Let $r_i$ be the number of sets played up to and including day $i$. So
$0 = r_0 < r_1 < r_2 < ... < r_{21} \leq 36$
So there are 37 pigeonholes - possible values - for the 22 pigeons - the $r_i$.
However, we are looking for pairs $i, j$ with $r_j = r_i + 21$ - since such a pair would tell us that 21 sets were played on days $i+1$ through to $j$. So if we assume there are no such pairs, we can "combine" the pigeonholes $i$ and $i + 21$. So we have the following pigeonholes:
$\{0 \text{ or } 21\}, \{1 \text{ or } 22\}, ..., \{15 \text{ or } 36\}, \{16\}, ... \{20\}$.
And we have 22 pigeons, 21 pigeonholes, giving a contradiction.
This is not a solution to the current problem.
Using the standard setup, I will show that
- With at most 13 tasks per calander week, over 15 weeks, then there is a series of days with exactly 33 tasks.
- With at most 12 tasks per calander week, over 13 weeks, then there is a series of days with exactly 33 tasks.
In either case, this standard setup doesn't allow us to reduce the number of weeks.
I suspect the following statement is true (and possibly something stronger), as I cannot find a counter example:
3. With at most 13 tasks per calander week, over 13 weeks, then there is a series of days with exactly 33 tasks.

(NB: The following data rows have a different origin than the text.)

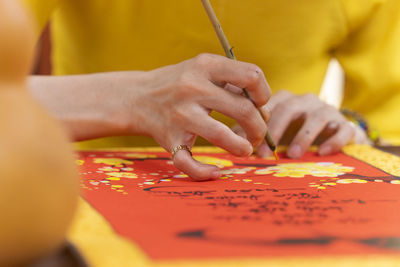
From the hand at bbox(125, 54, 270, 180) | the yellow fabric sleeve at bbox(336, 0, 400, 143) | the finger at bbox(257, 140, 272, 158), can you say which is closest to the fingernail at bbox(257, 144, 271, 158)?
the finger at bbox(257, 140, 272, 158)

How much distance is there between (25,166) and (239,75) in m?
0.35

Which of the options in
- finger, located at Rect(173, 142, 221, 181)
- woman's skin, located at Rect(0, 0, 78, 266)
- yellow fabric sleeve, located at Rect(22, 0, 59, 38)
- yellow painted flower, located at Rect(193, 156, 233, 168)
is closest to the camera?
woman's skin, located at Rect(0, 0, 78, 266)

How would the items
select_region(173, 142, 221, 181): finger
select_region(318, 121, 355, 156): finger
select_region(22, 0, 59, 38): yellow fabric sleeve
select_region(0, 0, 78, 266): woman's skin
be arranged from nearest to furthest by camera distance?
select_region(0, 0, 78, 266): woman's skin < select_region(173, 142, 221, 181): finger < select_region(318, 121, 355, 156): finger < select_region(22, 0, 59, 38): yellow fabric sleeve

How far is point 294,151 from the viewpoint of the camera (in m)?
0.70

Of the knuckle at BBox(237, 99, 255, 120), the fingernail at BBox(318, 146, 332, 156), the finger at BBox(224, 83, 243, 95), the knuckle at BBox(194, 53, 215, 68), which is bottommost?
the fingernail at BBox(318, 146, 332, 156)

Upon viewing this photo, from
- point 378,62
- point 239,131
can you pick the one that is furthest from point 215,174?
point 378,62

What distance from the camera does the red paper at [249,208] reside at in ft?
0.98

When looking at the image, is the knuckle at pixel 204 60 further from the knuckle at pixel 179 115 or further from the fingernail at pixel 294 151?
the fingernail at pixel 294 151

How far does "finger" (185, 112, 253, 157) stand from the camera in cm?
55

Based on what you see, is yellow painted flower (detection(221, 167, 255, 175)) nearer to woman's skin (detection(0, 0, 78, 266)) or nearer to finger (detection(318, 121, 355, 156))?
finger (detection(318, 121, 355, 156))

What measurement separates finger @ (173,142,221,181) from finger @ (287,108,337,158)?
0.22 m

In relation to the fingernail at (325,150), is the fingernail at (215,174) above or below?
below

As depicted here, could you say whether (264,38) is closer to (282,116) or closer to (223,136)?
(282,116)

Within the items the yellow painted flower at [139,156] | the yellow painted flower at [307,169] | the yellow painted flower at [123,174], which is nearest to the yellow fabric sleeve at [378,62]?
the yellow painted flower at [307,169]
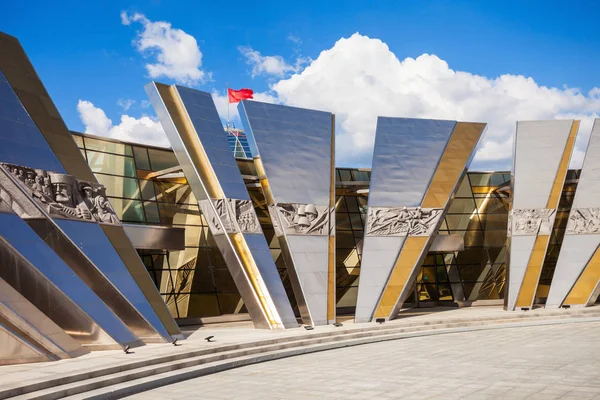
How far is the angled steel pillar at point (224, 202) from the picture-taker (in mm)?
17734

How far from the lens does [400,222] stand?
67.1 feet

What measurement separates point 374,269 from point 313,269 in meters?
2.20

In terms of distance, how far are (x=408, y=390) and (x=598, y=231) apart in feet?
55.0

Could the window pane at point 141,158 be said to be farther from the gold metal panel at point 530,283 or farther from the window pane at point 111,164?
the gold metal panel at point 530,283

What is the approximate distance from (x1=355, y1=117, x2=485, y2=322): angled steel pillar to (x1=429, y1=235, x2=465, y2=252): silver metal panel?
297 cm

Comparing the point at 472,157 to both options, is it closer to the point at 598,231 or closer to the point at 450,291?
the point at 598,231

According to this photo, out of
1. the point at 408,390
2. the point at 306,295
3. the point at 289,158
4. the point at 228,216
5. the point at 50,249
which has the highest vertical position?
the point at 289,158

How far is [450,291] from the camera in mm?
28094

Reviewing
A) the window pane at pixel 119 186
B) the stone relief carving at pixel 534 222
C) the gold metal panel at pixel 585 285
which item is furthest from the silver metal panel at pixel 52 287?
the gold metal panel at pixel 585 285

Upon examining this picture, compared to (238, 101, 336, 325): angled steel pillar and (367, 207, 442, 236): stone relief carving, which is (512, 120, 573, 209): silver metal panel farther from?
(238, 101, 336, 325): angled steel pillar

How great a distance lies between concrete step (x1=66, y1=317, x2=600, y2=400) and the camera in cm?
962

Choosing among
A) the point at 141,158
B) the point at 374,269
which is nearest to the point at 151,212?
the point at 141,158

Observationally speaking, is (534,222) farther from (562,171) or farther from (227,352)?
(227,352)

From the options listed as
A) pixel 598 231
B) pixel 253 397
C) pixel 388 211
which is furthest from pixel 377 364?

Note: Obviously if we're allowed 14 tasks per week, then we could do 2 a day and never get a series of days with exactly 33 tasks.
Proof of 1:
Let $t_i$ be the number of tasks done on day $i$.
Let $T_i = \sum_{j=1}^i t_j $ be the cumulative number of tasks done by day $i$.
We have $1 \leq T_1 < T_2 < \ldots < T_{105} \leq 195$.
Let our pigeons be $T_i$. There are 105 of them.
Let our pigeonholes be the sets of the form $\{ 66k + i, 66k+i+33 \}$. Since $66 \times 3 = 198 > 195$, there are 99 of them.
So, by PP, there are 2 piegons in 1 hole, which gives us $T_j = T_i + 33$.
Proof of 2.
Set up in a similar manner.
We have $1 \leq T_1 < T_2 < \ldots < T_{91} \leq 156$.
Let our pigeons be $T_i$. There are 91 of them.
Let our pigeonholes be the sets of the form $\{ 66k + i, 66k+i+33 \}$. Since $156 = 2\times 66 + 24$, there are $66 + 24 = 90$ of them.
So, by PP, there are 2 piegons in 1 hole, which gives us $T_j = T_i + 33$.
Thoughts on 3.
There are 91 pigeons and 99 holes.
We have 8 degrees of freedom in choosing the values of $T_i$.
Best Answer
Let $E$ be the set $\{x_1,x_1+x_2,x_1+x_2+x_3,\ldots,x_1+x_2+\ldots+x_{13}\}$. $E$ is made by $13$ elements in $[1,20]$.
$E+4$ is made by $13$ elements in $[5,24]$, so if we assume that $E$ and $E+4$ are disjoint we get $$ 26=|E|+|E+4|=|E\cup(E+4)|\leq |[1,24]| = 24, $$ a contradiction. It follows that two elements of $E$ differ by $4$.